RAVI SHARMA: About 400 and some.
RUSSELL KIRBY: 416?
RAVI SHARMA: I ran it with 55,000 births. It took me 26 hours. Not a good idea to do that here.
RUSSELL KIRBY: Okay. So let's just look at the output that we have here. If I can — did everybody get this to run? Okay. Let's make this bigger here. So there's 416 census tracks. It's about 53,000 total population, and the total cases is 4,339. We're basically mapping whether there's clustering in low birth weight. And so now we'll just page down and see what we have here. What it's doing here is it's listing all of the census tracks that fall into what it regards as the most likely cluster and it provides some statistics about how many observations, how many cases there are in that particular cluster. And furthermore it gives some idea of you know the relative risk within that particular cluster compared to other areas. So that's the primary cluster. And then it has a variety of secondary clusters. It actually found not very many secondary clusters. Looks like it found just, basically, one. Right.
RAVI SHARMA: Yes.
RUSSELL KIRBY: This just tells you something about the analysis that you did. And this is the kind of stuff — this is kind of you know the metadata about your analysis. It's probably worth saving this file so that you can have it to refer to, because it tells exactly how you set up your problem and so on.

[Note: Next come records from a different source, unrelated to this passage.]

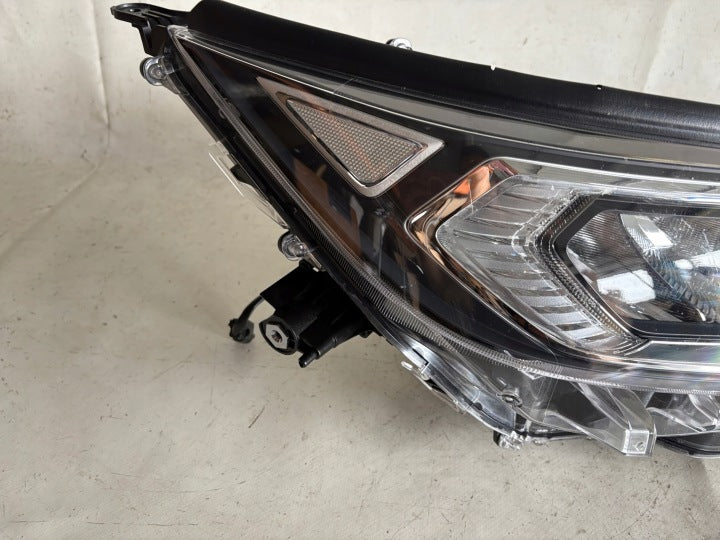 Frontscheinwerfer Toyota 81145-42840 LED Rechts Scheinwerfer Headlight SCH7443113122in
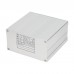 GNSSD0-10MHz GNSS Disciplined Oscillator 20MHz Sine Wave 1Vrms Output GNSS Clock Support for GPS + GAL + GLO + QZSS
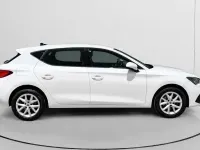 Usado Seat Leon Style 130 CV (95 kW) 2022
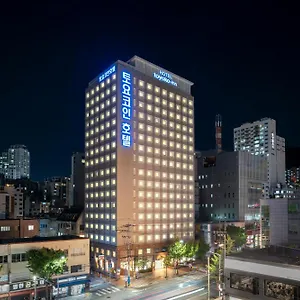 Toyoko Seomyeon Hotel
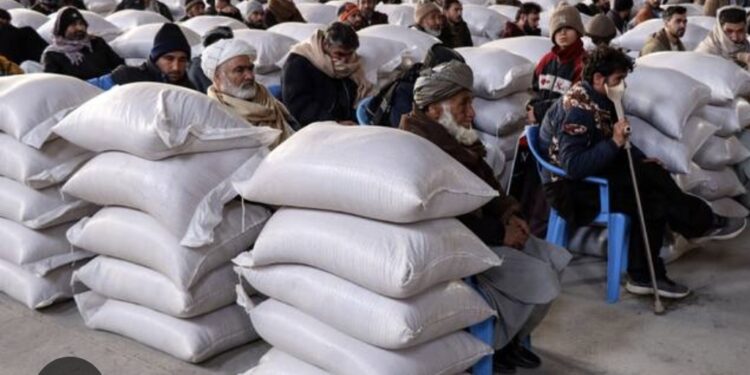 Iran War Pushing More Than 30 Million Back Into Poverty, UN Development Chief Says 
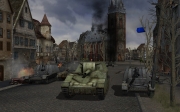 World of Tanks - Neue Screenshots von World of Tanks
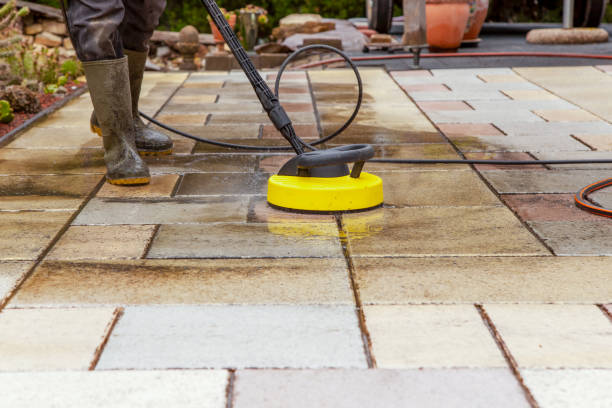 Best Patio and Deck Pressure Washing  in Marina Del Rey, CA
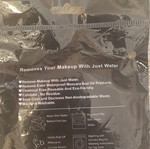 MakeUp Remover Pad new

Okay. So at this point we're basically done using SaTScan for this example. And the problem with SaTScan is that it is dedicated solely to doing the cluster analyses. It is not a data visualization program. All it does is create the result. You have to package your data in the format that this program wants in order to run the analysis. And then when you're finished, you have to export the results or basically import them into a GIS in order to see what you learned. And so that's what we're going to try to do next. And if you're following along with the PowerPoint file — I guess I have to close this.
RAVI SHARMA: Click okay on the PowerPoint. Go back to PowerPoint. That thing there, click okay.
RUSSELL KIRBY: So I'm just going to page through and we'll get to where we need to be. This file gives all the details of what we just did. And then what we're going to do now, and I might have Ravi help me with this, but we're going to basically create a map now that allows us to display the results.